• TASK PROMPT: Could you filter the records below and return each line that holds "United"?

• Extracted data entries:
=== Begin Enclosure ===

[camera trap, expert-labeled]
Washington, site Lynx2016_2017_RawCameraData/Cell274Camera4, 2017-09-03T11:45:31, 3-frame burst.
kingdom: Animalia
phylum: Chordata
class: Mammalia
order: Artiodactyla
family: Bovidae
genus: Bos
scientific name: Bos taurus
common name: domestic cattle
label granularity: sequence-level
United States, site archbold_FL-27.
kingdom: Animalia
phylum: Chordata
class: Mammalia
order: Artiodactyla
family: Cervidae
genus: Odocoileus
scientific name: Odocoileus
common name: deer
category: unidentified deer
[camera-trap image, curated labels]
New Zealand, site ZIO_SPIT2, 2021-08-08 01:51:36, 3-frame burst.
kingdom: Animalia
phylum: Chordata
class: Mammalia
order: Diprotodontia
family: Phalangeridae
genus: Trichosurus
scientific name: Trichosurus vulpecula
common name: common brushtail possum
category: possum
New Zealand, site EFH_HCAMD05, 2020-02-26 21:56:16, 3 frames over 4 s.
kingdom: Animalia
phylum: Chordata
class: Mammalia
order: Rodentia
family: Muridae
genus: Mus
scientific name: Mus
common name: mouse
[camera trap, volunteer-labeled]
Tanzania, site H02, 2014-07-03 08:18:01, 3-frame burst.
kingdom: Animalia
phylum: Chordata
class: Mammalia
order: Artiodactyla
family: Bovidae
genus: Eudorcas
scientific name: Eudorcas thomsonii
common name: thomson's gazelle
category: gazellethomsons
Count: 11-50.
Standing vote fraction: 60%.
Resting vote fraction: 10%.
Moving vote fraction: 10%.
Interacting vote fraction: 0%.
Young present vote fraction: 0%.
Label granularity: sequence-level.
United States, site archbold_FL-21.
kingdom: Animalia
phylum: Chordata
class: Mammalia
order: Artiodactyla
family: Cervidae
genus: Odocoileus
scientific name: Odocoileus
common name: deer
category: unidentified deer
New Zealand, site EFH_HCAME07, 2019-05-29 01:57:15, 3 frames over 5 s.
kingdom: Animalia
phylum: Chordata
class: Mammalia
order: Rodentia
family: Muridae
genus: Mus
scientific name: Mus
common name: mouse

=== End Enclosure ===

• TASK ANSWER:
United States, site archbold_FL-27.
United States, site archbold_FL-21.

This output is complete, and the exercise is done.